For local or custom installation, use pip
:
# Install VOS python module with vcp/vsync/vls/vchmod/vmkdir commands
pip install vos
# Verify installation
vls --help
vcp --help
Authentication¶
# Get security certificate (valid 24 hours)
cadc-get-cert -u [user]
# Verify authentication
vls vos:[user]
Basic Operations¶
Directory Operations¶
# List directories and files
vls vos:[user]/ # Your root directory
vls vos:[user]/projects/ # Subdirectory
vls -l vos:[user]/data/ # Detailed listing
# Create directories
vmkdir vos:[user]/new_project/
vmkdir vos:[user]/data/2024/
# Navigate hierarchically
vls vos:[user]/projects/survey/data/
File Operations¶
# Upload files
vcp mydata.fits vos:[user]/data/
vcp *.fits vos:[user]/observations/
# vcp is recursive
vcp ./analysis_scripts/ vos:[user]/code/
# Download files
vcp vos:[user]/data/results.fits ./
vcp "vos:[user]/observations/*.fits" ./data/
vcp vos:[user]/code/ ./local_scripts/
# Copy between VOSpace locations
vcp vos:[user]/data/obs1.fits vos:[user]/backup/
File Management¶
# Move/rename files
vmv vos:[user]/old_name.fits vos:[user]/new_name.fits
vmv vos:[user]/temp/ vos:[user]/archive/
# Delete files and directories
vrm vos:[user]/old_file.fits
vrm vos:[user]/old_directory/
# View file contents (for text files)

Given task 1: According to the VOSpace command guide, how long is the security certificate from cadc-get-cert valid?
Given task 2: Translate this sentence from the VOSpace command guide into Spanish: "For local or custom installation, use pip".

Supplied data:
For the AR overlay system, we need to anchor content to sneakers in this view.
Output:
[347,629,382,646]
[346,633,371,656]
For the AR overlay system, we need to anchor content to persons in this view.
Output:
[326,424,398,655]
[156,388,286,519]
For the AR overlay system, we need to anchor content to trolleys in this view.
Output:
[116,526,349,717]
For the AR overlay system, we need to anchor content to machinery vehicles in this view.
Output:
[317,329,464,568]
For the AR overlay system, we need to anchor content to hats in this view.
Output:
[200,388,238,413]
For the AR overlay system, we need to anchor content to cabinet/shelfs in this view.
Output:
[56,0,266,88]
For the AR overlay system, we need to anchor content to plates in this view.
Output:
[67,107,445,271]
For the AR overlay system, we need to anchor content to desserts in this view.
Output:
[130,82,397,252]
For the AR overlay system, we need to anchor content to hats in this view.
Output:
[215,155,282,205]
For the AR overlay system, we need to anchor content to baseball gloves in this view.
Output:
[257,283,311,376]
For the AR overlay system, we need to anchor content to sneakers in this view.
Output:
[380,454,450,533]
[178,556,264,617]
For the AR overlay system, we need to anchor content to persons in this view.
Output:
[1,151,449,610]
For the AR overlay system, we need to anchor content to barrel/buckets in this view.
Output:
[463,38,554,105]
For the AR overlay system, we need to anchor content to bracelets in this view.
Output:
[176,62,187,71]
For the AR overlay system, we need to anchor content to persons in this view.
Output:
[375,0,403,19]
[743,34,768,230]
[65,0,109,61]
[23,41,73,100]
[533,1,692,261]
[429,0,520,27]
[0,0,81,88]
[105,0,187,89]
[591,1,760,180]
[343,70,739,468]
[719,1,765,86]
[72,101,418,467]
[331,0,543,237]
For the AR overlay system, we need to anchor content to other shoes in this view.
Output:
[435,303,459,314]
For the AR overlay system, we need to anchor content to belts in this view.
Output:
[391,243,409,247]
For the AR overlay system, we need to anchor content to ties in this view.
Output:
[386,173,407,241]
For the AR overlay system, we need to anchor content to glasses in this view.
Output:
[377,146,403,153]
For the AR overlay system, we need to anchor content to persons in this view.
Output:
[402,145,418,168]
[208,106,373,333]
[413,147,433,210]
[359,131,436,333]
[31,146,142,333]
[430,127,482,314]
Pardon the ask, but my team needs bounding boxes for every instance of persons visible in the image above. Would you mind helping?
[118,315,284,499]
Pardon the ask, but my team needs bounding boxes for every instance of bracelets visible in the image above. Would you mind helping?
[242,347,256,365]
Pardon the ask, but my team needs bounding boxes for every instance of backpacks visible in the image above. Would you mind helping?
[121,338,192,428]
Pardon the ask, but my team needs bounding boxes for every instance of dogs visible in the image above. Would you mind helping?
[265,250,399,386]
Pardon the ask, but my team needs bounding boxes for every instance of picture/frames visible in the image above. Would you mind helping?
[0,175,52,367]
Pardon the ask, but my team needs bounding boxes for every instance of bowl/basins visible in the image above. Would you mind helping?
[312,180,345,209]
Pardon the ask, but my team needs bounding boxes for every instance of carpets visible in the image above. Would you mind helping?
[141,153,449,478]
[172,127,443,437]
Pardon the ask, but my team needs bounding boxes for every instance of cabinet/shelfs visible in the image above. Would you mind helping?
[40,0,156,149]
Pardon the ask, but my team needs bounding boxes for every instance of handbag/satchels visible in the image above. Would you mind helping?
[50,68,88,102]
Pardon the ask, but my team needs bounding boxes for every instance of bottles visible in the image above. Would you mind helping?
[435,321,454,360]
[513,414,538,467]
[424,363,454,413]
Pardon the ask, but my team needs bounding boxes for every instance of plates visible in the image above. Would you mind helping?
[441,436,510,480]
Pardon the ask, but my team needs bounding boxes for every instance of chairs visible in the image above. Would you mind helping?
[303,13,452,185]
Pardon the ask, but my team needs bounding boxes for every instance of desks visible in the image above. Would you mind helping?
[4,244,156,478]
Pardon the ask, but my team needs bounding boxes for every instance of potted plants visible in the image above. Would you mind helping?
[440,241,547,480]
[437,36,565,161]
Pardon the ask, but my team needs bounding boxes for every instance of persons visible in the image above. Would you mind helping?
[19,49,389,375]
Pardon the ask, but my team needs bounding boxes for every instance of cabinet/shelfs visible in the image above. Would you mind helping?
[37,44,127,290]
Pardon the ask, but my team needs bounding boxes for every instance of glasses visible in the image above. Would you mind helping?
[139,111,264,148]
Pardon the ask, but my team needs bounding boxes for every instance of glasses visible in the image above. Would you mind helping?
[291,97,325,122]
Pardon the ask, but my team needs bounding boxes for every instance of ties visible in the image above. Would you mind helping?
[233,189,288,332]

Correct result 1: 24 hours

Correct result 2: Para una instalación local o personalizada, use pip.